当時はこの小説のメイントリックが理解できなかったんです(笑)
簡単な粗筋を話しますと…、
子供がいない金持ちのところに、養子として双子がひきとられます。その養父の遺言が「双子の兄弟のうち、長生きした方に全財産を譲る」というものでした。若いうちは気にならなかったこの遺言が、二人とも年をとってくると、だんだん気になってくる訳です。だんだんエスカレートして、とうとう屋敷を壁で対角線に二等分して、御互い行き来を絶ってしまいます。これが、この屋敷”三角館”の由来で。
弟は若いうちから健康に気をつけていましたが、兄は気にせずに暮らしてきたので、年を取ってから健康を害します。そこで兄は、弟にあの遺言を破棄して、財産を二等分しようと持ちかけます。そこで、事件が起こります。
詳しくは書きませんが、柄が無い短剣が背中に刺さって殺されてしまうんですけどね。
当時小学4-5年の私は、刃物の仕組みを知らなかったので、”柄が無い短剣”という状態が理解できなかったんです。
それから、三年ほど経った中学生のとき、テレビで刀鍛冶の番組を見ていたときの事。刀鍛冶が日本刀を分解していました。
「へぇ、刀ってこんなふうにして、柄を外すんだなぁ…あれっ?」
ここで、「三角館の恐怖」のトリックが全部理解できたんです。
理解するのに、三年かかったんですね(笑)。
「三角館の恐怖」は文庫本で読めますので、読んでない人は簡単に手に入りますので。どうぞ。
昭和36年~38年にかけて、生前最後(昭和39年没)の全集が出ましたが、乱歩さんは、手塚治虫さんと同じく、新しく全集が出るとその時勢に合わせて現代風に書き直します。この時も大分いじりました。

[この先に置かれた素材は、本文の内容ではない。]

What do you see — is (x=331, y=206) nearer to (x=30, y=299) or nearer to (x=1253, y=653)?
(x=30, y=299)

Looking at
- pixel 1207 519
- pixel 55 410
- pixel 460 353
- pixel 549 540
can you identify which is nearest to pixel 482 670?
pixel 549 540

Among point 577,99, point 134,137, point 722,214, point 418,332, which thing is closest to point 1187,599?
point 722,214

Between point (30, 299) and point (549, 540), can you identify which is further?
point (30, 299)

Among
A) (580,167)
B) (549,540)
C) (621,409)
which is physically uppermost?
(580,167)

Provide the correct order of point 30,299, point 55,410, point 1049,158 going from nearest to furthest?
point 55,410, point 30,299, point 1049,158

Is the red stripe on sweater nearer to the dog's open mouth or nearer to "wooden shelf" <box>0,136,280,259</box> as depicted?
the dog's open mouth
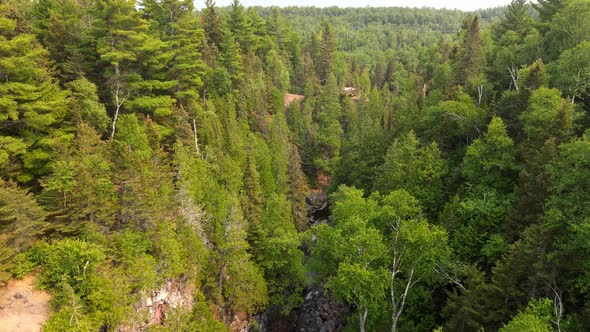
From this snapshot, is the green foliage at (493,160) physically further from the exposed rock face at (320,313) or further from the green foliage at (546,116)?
the exposed rock face at (320,313)

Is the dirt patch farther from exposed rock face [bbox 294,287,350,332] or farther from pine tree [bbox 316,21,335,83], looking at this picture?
pine tree [bbox 316,21,335,83]

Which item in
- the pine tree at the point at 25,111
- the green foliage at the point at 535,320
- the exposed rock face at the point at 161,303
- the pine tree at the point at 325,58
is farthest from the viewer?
the pine tree at the point at 325,58

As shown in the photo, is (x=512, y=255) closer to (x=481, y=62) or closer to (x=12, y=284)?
(x=12, y=284)

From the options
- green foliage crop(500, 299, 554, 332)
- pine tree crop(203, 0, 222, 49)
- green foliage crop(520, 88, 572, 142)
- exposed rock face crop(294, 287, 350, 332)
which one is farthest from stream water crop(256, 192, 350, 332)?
pine tree crop(203, 0, 222, 49)

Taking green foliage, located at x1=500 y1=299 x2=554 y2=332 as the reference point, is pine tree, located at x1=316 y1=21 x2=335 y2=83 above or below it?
above

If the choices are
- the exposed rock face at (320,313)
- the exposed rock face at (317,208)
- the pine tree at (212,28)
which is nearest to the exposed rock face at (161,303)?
the exposed rock face at (320,313)

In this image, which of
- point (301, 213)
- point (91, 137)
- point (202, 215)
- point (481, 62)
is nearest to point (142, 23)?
point (91, 137)
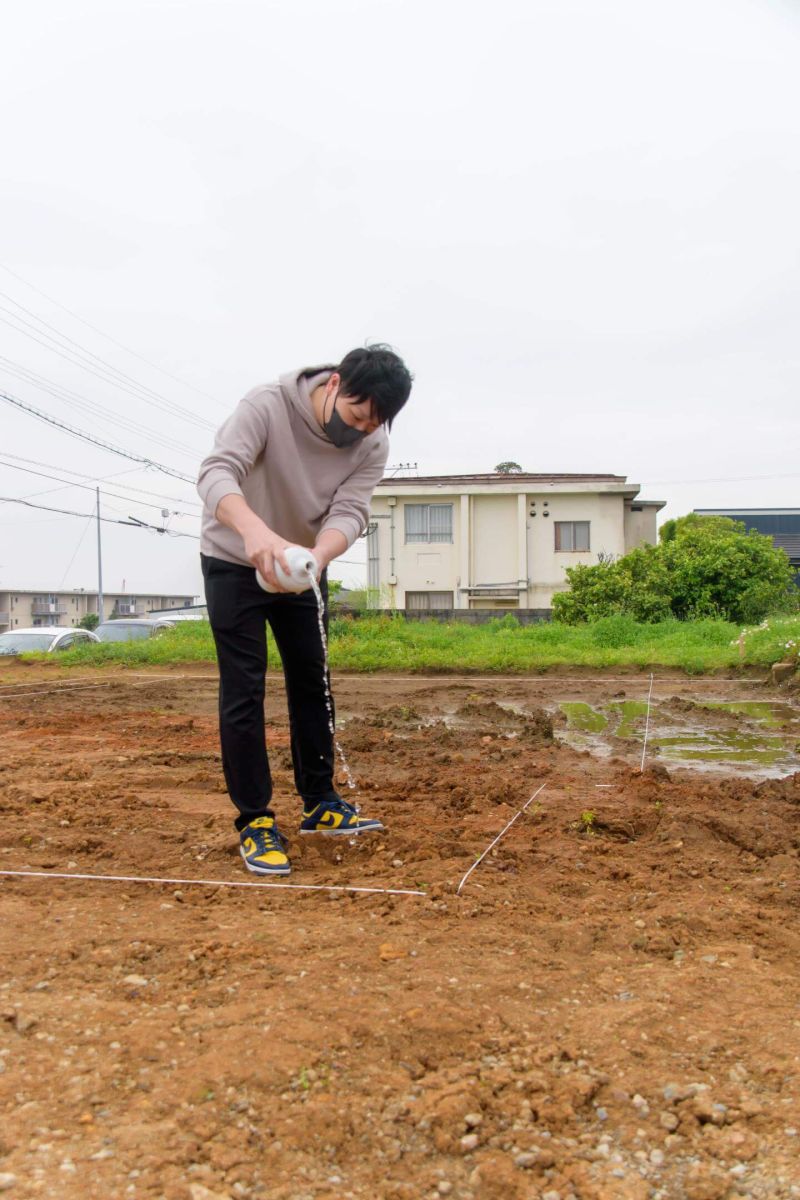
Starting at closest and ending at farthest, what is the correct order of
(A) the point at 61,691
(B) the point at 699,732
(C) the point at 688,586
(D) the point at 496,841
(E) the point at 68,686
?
(D) the point at 496,841, (B) the point at 699,732, (A) the point at 61,691, (E) the point at 68,686, (C) the point at 688,586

有名なところでは、長いからという理由で「目羅博士の不思議な犯罪」というタイトルを「目羅博士」に縮めたり、「盲獣」という小説では、変態っぽいからという理由で”鎌倉ハム大安売り”という章を丸々削ったり、ですね。
これ以後出版された、乱歩さんの小説は、この全集と同じバージョンで出ています。ただ、春陽堂書店の春陽文庫の全集では、この前述の全集以前に出版されていたものなので、「目羅~」も元のタイトルのままですし、「盲獣」も”鎌倉~”の章はそのままです。
読み比べてみるのも、面白いんじゃないでしょうか。